Image and question lines:
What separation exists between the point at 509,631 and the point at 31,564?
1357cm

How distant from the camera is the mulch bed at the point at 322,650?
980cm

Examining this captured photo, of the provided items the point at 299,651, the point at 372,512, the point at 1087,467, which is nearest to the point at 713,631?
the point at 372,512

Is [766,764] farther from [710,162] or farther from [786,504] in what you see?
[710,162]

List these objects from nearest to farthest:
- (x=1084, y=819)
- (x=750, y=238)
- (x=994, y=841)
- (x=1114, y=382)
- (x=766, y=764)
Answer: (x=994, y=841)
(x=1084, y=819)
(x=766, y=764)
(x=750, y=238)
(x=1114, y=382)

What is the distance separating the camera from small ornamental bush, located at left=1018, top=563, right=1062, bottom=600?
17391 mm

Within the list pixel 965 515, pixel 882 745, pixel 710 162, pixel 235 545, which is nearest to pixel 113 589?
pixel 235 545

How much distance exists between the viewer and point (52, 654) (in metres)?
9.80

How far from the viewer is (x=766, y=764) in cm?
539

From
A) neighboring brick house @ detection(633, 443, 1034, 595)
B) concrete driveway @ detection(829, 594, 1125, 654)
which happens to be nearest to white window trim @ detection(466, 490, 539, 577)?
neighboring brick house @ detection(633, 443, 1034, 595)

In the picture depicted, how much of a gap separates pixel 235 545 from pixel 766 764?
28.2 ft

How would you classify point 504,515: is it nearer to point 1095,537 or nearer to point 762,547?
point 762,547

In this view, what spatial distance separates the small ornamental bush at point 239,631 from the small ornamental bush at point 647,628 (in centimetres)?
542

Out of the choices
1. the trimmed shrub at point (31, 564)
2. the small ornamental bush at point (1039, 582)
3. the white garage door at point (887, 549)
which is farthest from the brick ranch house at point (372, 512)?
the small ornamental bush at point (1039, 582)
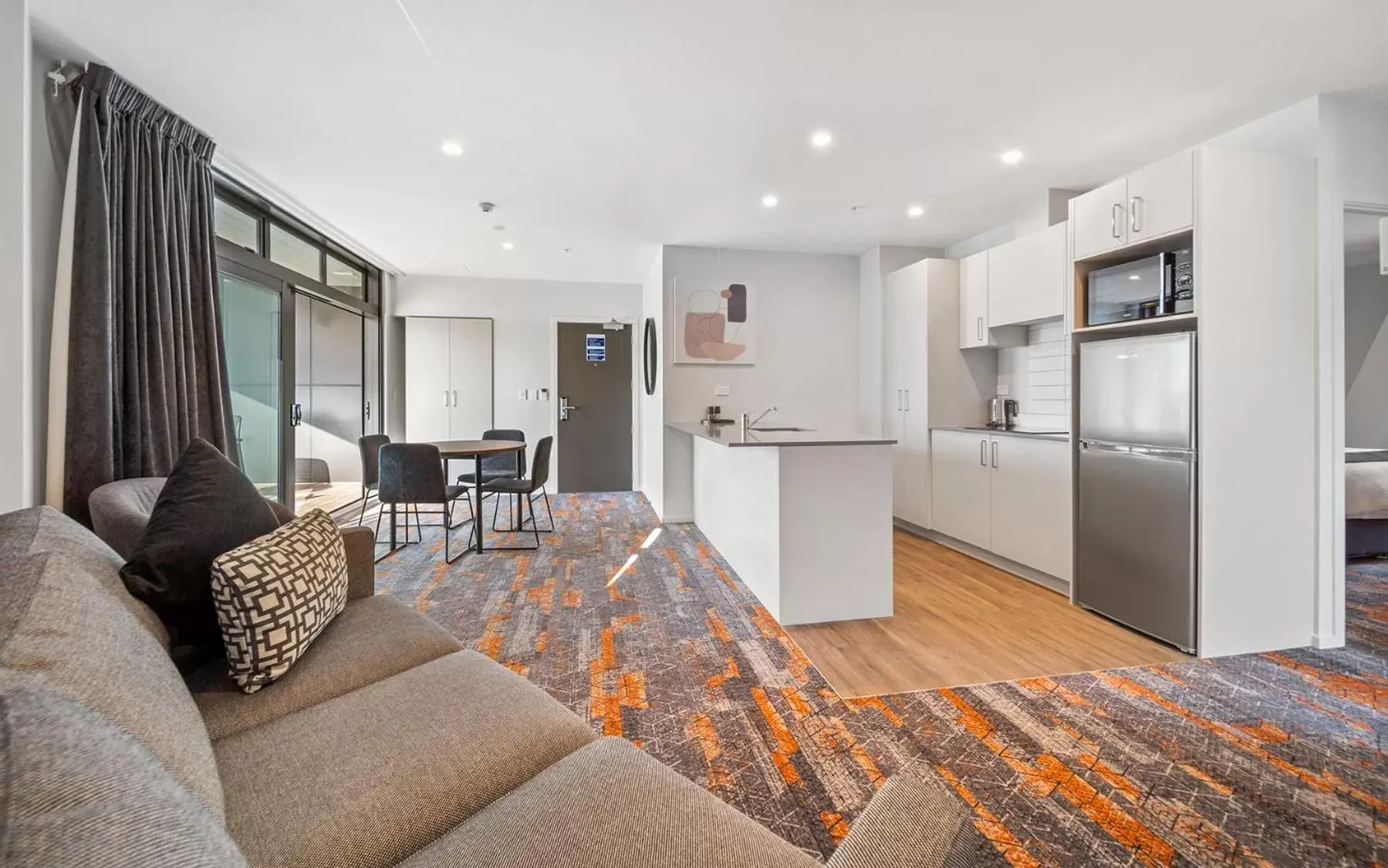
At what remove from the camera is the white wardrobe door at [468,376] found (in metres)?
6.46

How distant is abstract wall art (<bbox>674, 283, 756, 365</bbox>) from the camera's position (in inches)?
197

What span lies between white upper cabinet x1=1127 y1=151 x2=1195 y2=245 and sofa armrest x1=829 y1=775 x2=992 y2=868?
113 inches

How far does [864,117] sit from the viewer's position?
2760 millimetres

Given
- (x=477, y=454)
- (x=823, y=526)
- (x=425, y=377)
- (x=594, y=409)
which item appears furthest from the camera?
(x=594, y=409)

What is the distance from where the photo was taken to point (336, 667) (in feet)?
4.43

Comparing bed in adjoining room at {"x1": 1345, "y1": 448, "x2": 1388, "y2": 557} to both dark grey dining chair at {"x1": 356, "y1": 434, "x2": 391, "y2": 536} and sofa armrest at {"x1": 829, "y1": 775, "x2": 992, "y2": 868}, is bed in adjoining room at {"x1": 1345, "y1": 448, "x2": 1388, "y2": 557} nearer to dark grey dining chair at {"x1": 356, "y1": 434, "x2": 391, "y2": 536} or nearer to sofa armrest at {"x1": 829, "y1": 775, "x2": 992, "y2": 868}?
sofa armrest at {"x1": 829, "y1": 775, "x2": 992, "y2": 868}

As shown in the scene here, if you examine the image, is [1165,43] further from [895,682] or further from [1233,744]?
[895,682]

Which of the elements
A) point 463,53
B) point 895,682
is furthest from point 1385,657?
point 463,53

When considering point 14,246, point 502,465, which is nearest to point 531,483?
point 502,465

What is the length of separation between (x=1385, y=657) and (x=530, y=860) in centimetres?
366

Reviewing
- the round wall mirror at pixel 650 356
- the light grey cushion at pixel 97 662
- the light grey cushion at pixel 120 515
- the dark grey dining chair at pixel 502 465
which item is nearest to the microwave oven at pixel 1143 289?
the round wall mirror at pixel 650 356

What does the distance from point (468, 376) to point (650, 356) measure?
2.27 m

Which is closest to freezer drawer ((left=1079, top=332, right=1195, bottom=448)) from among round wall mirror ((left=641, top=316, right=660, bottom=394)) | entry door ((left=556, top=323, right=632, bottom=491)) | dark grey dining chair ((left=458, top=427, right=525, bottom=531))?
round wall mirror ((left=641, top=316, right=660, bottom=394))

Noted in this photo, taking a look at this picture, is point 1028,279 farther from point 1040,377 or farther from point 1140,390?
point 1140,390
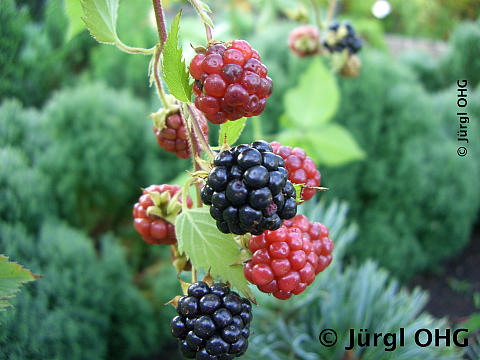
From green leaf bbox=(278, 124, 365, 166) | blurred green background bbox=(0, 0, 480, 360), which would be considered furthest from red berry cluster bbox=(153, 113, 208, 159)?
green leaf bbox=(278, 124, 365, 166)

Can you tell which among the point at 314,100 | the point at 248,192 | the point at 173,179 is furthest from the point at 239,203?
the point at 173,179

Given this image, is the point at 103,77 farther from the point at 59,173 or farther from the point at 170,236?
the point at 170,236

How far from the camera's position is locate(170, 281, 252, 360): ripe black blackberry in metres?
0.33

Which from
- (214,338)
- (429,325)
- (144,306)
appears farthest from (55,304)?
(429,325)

==

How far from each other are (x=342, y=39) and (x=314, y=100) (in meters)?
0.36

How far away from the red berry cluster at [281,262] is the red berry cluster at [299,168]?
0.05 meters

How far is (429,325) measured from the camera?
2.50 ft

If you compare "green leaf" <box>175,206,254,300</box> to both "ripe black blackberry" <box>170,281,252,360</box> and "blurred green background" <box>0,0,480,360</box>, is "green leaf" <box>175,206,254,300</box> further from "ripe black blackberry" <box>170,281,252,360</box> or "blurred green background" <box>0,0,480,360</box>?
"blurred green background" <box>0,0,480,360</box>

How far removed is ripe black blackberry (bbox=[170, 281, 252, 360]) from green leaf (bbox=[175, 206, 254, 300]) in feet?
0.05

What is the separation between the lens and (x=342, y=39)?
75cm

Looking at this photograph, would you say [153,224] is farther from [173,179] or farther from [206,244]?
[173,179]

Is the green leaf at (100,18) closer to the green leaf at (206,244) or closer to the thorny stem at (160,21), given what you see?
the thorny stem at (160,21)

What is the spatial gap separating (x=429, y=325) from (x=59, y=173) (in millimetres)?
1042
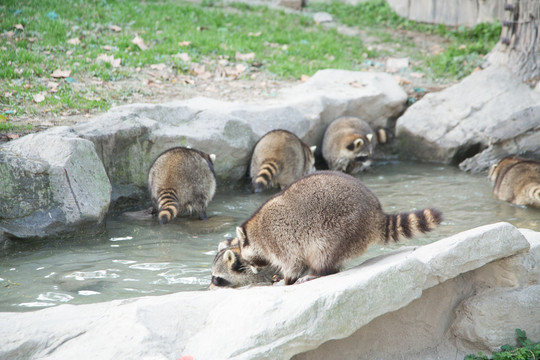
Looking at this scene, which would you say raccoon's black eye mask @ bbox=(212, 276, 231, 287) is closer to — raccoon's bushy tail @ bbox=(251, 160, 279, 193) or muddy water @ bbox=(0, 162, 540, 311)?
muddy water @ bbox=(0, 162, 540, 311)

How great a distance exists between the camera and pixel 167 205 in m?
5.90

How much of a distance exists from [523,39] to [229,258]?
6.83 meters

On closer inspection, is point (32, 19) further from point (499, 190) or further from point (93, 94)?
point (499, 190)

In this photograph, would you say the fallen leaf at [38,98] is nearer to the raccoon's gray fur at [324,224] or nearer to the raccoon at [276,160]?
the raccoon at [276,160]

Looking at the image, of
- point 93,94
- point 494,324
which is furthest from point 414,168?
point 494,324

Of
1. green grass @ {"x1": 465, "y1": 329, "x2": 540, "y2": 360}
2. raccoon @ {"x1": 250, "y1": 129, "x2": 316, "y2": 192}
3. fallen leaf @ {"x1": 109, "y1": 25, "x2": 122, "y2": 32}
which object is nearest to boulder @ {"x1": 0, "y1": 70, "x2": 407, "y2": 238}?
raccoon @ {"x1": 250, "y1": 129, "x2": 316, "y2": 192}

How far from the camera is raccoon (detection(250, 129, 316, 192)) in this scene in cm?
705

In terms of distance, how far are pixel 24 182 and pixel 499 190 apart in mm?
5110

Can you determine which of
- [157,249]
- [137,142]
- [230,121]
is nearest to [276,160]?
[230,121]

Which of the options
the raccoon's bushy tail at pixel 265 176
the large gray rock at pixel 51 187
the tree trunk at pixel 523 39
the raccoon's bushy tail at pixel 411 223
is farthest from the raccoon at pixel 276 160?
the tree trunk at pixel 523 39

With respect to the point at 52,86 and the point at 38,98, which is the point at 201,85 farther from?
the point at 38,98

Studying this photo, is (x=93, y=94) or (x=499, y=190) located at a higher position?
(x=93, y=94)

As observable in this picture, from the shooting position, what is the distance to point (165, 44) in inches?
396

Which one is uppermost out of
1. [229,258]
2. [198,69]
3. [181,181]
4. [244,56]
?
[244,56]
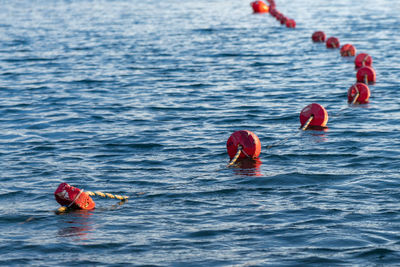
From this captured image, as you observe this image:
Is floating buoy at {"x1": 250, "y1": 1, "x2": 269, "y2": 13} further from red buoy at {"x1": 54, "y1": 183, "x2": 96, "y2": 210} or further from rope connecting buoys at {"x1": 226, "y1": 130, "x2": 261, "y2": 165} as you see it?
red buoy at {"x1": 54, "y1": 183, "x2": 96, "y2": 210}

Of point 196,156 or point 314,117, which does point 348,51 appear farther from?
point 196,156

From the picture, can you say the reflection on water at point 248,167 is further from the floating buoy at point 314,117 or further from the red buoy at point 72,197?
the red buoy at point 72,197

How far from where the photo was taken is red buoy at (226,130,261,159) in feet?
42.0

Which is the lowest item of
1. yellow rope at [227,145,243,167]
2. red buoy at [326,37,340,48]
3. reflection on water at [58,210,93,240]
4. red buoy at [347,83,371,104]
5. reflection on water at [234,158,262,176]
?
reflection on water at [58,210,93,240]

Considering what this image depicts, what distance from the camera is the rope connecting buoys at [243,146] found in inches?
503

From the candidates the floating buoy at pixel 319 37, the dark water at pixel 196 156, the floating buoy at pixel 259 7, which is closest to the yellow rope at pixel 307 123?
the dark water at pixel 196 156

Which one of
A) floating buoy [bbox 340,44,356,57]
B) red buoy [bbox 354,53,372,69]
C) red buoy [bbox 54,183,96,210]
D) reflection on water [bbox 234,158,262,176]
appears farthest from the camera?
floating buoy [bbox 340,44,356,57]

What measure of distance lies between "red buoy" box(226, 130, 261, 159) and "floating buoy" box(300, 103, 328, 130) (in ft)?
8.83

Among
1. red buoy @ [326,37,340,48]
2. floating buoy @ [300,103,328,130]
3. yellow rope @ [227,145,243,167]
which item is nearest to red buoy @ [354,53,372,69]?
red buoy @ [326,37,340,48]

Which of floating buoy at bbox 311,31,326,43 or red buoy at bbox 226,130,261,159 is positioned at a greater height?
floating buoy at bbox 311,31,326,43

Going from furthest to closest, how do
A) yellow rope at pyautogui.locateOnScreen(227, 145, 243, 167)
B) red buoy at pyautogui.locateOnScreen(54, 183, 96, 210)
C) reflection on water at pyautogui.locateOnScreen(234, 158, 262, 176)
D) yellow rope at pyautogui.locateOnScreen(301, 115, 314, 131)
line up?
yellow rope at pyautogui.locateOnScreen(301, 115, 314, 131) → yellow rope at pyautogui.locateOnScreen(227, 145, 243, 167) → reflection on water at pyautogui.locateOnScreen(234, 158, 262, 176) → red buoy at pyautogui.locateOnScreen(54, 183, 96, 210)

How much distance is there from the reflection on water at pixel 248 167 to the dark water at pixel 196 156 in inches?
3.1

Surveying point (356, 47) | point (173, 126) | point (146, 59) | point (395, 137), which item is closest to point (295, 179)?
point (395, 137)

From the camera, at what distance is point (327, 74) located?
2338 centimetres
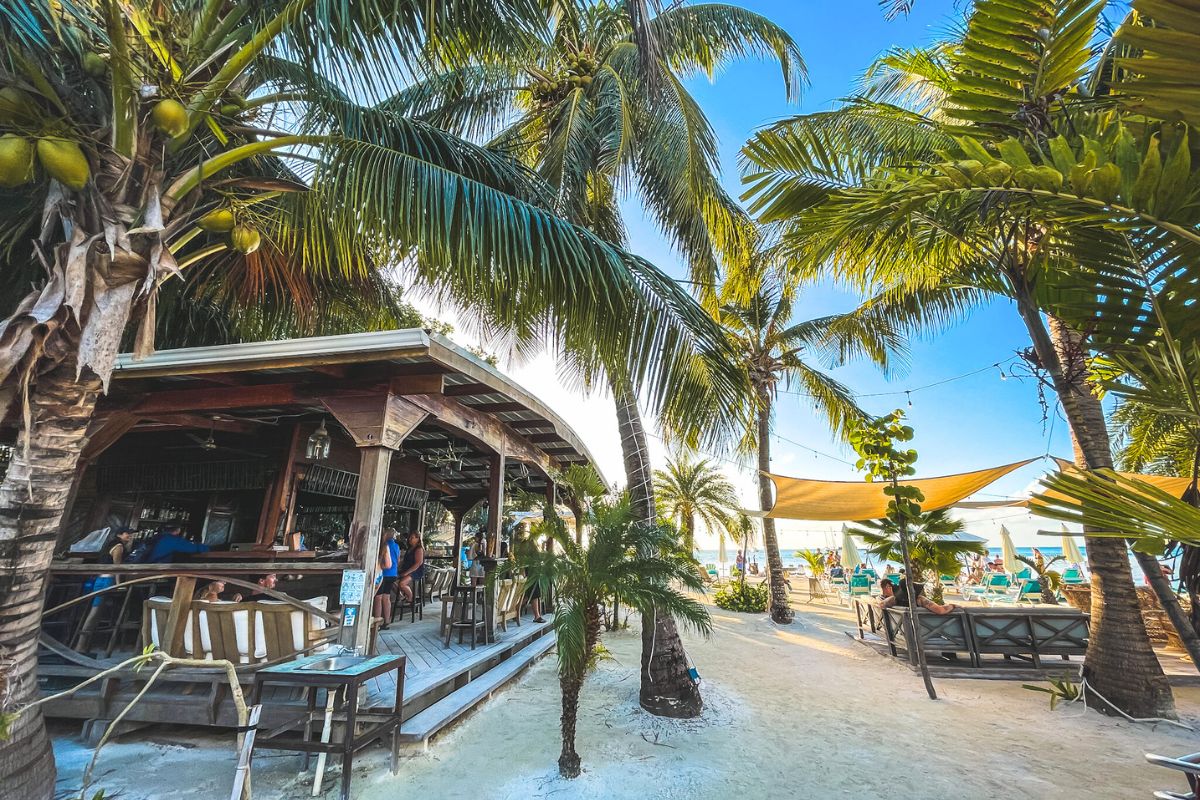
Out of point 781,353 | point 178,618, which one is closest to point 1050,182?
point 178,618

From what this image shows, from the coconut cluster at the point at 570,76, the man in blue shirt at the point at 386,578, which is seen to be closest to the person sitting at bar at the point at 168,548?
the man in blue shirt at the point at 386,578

Challenge — Which lines above contain the word "brick"? Copy each of those lines, matching case exactly.

Solution for this exercise —
A) neighboring brick house @ detection(633, 443, 1034, 595)
neighboring brick house @ detection(633, 443, 1034, 595)
which is farthest from the brick ranch house at point (372, 512)?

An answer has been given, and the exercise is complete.